The American political system, like most around the world, does appear susceptible to the oversized power of cultural and economic elites. As the government grows larger, so too do the favors and regulations that can be used to concentrate wealth and power in the hands of those with money and influence. Dark money may be the fastest-growing method through which governmental favors are curried.
Dark Money: Political Non-Profits and Super PACs
There are two principal mechanisms by which dark money is deployed: political non-profit organizations and super PACs. Political non-profits are primarily organized in the tax code as 501(c)(4) or 501(c)(6) groups. Such organizations can receive corporate, individual or union-based contributions for political campaigning without any contribution limits or donor disclosures.
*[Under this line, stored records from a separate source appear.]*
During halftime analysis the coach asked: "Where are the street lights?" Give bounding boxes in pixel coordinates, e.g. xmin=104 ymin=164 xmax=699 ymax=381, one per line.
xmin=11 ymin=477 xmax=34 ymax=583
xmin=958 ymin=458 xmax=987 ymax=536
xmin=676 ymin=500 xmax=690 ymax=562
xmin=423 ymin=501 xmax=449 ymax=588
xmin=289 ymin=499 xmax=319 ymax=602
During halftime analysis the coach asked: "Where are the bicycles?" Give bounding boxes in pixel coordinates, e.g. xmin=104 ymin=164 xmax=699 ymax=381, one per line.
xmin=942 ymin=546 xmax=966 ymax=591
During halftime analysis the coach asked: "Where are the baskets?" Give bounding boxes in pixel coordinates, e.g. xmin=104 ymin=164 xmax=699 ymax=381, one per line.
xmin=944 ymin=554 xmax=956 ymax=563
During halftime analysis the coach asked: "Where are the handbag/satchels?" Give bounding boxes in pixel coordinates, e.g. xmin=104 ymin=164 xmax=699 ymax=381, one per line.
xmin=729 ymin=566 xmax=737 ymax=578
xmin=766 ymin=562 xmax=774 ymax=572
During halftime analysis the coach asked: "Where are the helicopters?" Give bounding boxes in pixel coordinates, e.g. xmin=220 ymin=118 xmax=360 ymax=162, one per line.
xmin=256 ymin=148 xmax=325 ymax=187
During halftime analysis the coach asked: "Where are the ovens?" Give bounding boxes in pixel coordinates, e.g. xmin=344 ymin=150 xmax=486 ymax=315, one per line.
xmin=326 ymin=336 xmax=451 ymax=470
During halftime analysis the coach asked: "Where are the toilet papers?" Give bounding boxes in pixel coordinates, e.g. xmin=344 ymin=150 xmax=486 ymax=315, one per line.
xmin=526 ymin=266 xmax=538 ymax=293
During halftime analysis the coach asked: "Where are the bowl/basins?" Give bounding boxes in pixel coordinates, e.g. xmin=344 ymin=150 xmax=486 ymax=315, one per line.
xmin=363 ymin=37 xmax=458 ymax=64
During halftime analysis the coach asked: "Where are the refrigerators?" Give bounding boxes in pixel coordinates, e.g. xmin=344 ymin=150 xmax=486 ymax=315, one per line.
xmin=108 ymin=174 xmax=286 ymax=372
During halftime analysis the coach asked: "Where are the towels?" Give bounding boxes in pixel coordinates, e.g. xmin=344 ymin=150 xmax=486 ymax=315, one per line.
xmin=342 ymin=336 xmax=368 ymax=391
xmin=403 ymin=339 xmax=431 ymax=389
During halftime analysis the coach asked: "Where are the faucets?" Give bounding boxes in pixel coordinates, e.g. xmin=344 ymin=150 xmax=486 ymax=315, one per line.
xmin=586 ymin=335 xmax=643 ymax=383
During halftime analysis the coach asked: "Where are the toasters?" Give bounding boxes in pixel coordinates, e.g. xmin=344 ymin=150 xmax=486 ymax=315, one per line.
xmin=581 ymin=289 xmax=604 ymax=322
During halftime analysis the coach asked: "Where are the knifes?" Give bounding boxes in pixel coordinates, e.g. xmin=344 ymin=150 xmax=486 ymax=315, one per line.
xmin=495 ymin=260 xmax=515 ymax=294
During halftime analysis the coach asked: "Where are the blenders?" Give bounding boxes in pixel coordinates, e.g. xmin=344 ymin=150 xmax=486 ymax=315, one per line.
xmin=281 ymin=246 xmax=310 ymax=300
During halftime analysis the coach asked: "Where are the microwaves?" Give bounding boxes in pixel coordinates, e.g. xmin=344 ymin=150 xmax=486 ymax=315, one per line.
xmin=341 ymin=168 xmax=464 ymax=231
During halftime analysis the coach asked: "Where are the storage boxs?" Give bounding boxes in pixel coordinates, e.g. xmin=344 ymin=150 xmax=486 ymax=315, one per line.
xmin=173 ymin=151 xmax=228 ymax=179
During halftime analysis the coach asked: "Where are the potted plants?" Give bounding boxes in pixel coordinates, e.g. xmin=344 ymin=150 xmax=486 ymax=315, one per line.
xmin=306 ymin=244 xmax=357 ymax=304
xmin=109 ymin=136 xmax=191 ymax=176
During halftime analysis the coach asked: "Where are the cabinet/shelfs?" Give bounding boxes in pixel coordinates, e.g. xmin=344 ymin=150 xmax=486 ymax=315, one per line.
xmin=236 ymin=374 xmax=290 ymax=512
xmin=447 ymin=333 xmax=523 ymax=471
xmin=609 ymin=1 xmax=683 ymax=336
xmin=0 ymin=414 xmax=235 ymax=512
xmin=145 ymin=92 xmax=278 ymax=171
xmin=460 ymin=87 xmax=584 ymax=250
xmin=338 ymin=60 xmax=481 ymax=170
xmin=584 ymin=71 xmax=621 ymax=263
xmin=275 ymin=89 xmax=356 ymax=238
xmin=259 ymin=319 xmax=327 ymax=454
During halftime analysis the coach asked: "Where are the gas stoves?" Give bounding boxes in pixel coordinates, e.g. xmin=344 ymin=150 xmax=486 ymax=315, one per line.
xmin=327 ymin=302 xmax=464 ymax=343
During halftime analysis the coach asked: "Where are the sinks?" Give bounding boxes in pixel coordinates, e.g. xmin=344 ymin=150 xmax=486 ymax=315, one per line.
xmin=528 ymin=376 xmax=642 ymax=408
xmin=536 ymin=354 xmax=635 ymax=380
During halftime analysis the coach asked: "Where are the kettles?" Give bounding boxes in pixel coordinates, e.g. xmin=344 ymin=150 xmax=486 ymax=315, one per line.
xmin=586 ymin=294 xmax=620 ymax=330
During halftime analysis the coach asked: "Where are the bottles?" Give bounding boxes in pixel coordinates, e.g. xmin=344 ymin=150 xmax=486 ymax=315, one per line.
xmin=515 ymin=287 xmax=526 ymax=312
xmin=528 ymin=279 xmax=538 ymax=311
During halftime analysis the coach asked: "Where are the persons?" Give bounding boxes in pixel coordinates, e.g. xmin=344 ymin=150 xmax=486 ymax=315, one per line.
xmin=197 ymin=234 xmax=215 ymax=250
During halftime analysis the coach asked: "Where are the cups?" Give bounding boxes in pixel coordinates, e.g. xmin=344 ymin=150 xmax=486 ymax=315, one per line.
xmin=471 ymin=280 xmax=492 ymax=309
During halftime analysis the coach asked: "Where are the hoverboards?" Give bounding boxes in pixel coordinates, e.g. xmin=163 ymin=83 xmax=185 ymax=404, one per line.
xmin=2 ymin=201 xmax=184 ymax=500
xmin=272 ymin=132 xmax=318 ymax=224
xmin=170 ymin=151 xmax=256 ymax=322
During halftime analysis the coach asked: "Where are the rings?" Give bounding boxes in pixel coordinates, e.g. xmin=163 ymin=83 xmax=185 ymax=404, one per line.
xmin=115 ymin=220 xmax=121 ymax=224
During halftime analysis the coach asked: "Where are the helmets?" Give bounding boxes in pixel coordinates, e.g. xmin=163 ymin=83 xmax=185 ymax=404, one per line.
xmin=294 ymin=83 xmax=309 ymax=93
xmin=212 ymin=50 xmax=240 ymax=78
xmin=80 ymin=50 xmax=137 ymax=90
According to the website OpenSecrets.org, a wing of the non-profit and nonpartisan Center for Responsive Politics (CRP), money spent by organizations without donor disclosures grew from $5.2 million in 2006 to over $300 million in 2012.
Super PACs are more complicated. Each super PAC must list its donors, but it can still accept clinical donations from non-profits or other organizations that do not disclose donors. There is no limit to the amount of money a super PAC can receive. OpenSecrets also reports that, as of July 20, 2016, organized super PACs reported total donations of $755 million in the 2016 election cycle.
The 2016 Election Cycle and Citizens United
In 2016, both major political parties received hundreds of millions of dollars in donor money, whether dark or not. If you include all individuals or groups who donated $200 or more by July 20, 2016, there were 304,851 donors to Republicans for a total of $548 million, as well as 395,469 donors to Democrats for a total of $569.8 million. The vast majority of donors give less than $2,700, hardly enough to curry strong political favor.
There were 1,247 donors who gave more than $100,000, though only a minority of those donations went to non-profits or super PACs. Nevertheless, the role of anonymous donations is growing significantly, which is most likely a reaction to the landmark 2010 Supreme Court ruling in the Citizens United case, which removed caps on how much unions, interest groups and corporations could spend on advocacy communications.
OpenSecrets lists the most politically active individuals and advocacy groups during the 2016 election cycle. Some names in the top 10 should be familiar to investors. Elliott Management's Paul Singer spent approximately $12.9 million on Republicans or conservative causes, while George Soros effectively countered with $12.9 million toward Democrats or liberal causes. The top 10 donors averaged $14.39 million each, with six left-of-center donors and four right-of-center donors.
The Koch brothers did not make the top 35 individual donors. Charles Koch and his wife Elizabeth ranked 37th, while David was not listed in the top 100. However, the top individual dark money organization was the Koch-backed Freedom Partners Chamber of Commerce, followed by the Center to Protect Patient Rights, now American Encore, another pro-liberty group with ties to the Freedom Partners Chamber of Commerce. Rounding out the top five was environmental group ClimateWorks, as well as Sea Change Foundation and Crossroads GPS.
One does have to question the effectiveness of such outside money campaigns. According to OpenSecrets data, the top recipients of outside money in the 2016 presidential cycle were Jeb Bush at $121 million, Hillary Clinton at $84 million, Ted Cruz at $67 million and Marco Rubio at $61 million. Only Hillary Clinton received her party's nomination, and she was widely considered to be the favorite in 2016 by as early as 2009. The other two candidates who really made splashes in 2016, Bernie Sanders and Donald Trump, received a combined $4 million in dark money. For all their money organized and spent, the Koch brothers are faced with a Republican nominee they dislike so much that Charles Koch told ABC that he was considering voting for Clinton instead.